• [PROBLEM TO WORK ON]: Render the following material again verbatim, leaving nothing out.

- - - - -

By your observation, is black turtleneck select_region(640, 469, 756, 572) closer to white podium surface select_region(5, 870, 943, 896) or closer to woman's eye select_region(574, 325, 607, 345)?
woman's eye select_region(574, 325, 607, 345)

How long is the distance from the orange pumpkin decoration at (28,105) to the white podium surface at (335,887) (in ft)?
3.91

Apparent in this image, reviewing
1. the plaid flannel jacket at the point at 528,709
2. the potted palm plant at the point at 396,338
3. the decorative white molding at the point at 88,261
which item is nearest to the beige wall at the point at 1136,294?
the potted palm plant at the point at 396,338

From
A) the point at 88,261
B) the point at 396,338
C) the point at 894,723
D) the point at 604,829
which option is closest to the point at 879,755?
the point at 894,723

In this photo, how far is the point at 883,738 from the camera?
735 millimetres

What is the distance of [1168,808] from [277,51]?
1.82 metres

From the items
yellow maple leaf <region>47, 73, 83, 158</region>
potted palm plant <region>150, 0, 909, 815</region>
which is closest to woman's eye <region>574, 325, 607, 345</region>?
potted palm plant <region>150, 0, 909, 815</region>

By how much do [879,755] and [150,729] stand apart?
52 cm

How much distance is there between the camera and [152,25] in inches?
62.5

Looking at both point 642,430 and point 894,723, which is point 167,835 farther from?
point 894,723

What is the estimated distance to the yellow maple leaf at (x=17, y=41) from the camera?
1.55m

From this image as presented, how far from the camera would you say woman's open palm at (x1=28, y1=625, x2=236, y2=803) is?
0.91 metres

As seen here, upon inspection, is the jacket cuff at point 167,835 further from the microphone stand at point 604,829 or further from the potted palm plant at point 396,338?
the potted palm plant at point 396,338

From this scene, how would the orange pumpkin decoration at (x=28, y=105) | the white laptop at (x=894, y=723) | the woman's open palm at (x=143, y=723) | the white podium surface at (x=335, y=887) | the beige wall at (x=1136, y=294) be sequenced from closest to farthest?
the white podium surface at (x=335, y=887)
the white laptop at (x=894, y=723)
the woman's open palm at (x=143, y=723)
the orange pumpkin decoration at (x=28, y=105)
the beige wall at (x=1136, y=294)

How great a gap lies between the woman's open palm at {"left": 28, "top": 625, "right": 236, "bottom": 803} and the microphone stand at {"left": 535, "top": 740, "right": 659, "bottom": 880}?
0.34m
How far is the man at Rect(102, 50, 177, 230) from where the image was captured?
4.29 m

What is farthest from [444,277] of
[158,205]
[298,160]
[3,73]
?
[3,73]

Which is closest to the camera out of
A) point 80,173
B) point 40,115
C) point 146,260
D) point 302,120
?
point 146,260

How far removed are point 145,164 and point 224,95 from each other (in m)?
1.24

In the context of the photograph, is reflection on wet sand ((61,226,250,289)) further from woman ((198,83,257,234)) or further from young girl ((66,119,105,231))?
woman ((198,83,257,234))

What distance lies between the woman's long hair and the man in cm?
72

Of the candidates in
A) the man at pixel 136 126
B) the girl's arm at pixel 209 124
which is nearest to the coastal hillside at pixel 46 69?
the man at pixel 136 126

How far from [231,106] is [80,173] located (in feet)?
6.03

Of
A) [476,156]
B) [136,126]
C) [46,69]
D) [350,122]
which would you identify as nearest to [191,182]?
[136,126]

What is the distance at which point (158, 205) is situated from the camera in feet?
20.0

- - - - -

• [SOLUTION FOR THIS PROBLEM]:
By your observation, is black turtleneck select_region(640, 469, 756, 572) closer to white podium surface select_region(5, 870, 943, 896) or closer to woman's eye select_region(574, 325, 607, 345)?
woman's eye select_region(574, 325, 607, 345)

How long is the distance from the orange pumpkin decoration at (28,105) to the white podium surface at (335,887) (in ft)?
3.91

Apparent in this image, reviewing
1. the plaid flannel jacket at the point at 528,709
2. the potted palm plant at the point at 396,338
3. the decorative white molding at the point at 88,261
which item is nearest to the beige wall at the point at 1136,294?
the potted palm plant at the point at 396,338

From
A) the point at 88,261
B) the point at 396,338
C) the point at 894,723
D) the point at 604,829
which option is closest to the point at 879,755?
the point at 894,723

In this photo, how far is the point at 883,738 from the camera?
735 millimetres

What is the distance of [1168,808] from [277,51]?
1.82 metres

From the items
yellow maple leaf <region>47, 73, 83, 158</region>
potted palm plant <region>150, 0, 909, 815</region>
which is closest to woman's eye <region>574, 325, 607, 345</region>?
potted palm plant <region>150, 0, 909, 815</region>

By how much do [879,755] and [150,729] stand apart?
52 cm

How much distance is there between the camera and [152,25] in inches?
62.5

Looking at both point 642,430 and point 894,723, which is point 167,835 farther from?
point 894,723

What is the estimated distance to the yellow maple leaf at (x=17, y=41) from the camera?
1.55m

From this image as presented, how far from the camera would you say woman's open palm at (x1=28, y1=625, x2=236, y2=803) is?
0.91 metres

As seen here, upon inspection, is the jacket cuff at point 167,835 further from the microphone stand at point 604,829 or further from the potted palm plant at point 396,338?
the potted palm plant at point 396,338

From this scene, how would the orange pumpkin decoration at (x=28, y=105) | the white laptop at (x=894, y=723) | the woman's open palm at (x=143, y=723) | the white podium surface at (x=335, y=887) | the beige wall at (x=1136, y=294) be sequenced from closest to farthest?
the white podium surface at (x=335, y=887)
the white laptop at (x=894, y=723)
the woman's open palm at (x=143, y=723)
the orange pumpkin decoration at (x=28, y=105)
the beige wall at (x=1136, y=294)

How great a gap lies between the woman's open palm at {"left": 28, "top": 625, "right": 236, "bottom": 803} and the microphone stand at {"left": 535, "top": 740, "right": 659, "bottom": 880}?
0.34m
How far is the man at Rect(102, 50, 177, 230) from where the image was captured?
4.29 m

What is farthest from [444,277] of
[158,205]
[298,160]
[3,73]
?
[3,73]

Which is closest to the camera out of
A) point 80,173
B) point 40,115
C) point 146,260
D) point 302,120
?
point 146,260

How far removed are point 145,164 and point 224,95 from each other (in m)?
1.24

In the context of the photograph, is reflection on wet sand ((61,226,250,289)) further from woman ((198,83,257,234)) or further from young girl ((66,119,105,231))?
woman ((198,83,257,234))

What distance lies between the woman's long hair and the man in cm?
72

Of the candidates in
A) the man at pixel 136 126
B) the girl's arm at pixel 209 124
which is nearest to the coastal hillside at pixel 46 69?
the man at pixel 136 126

How far from [231,106] is [80,173] located (in feet)?
6.03

Of
A) [476,156]
B) [136,126]
C) [46,69]
D) [350,122]
which would you identify as nearest to [191,182]?
[136,126]

What is the distance at which point (158, 205) is situated from the camera in feet?
20.0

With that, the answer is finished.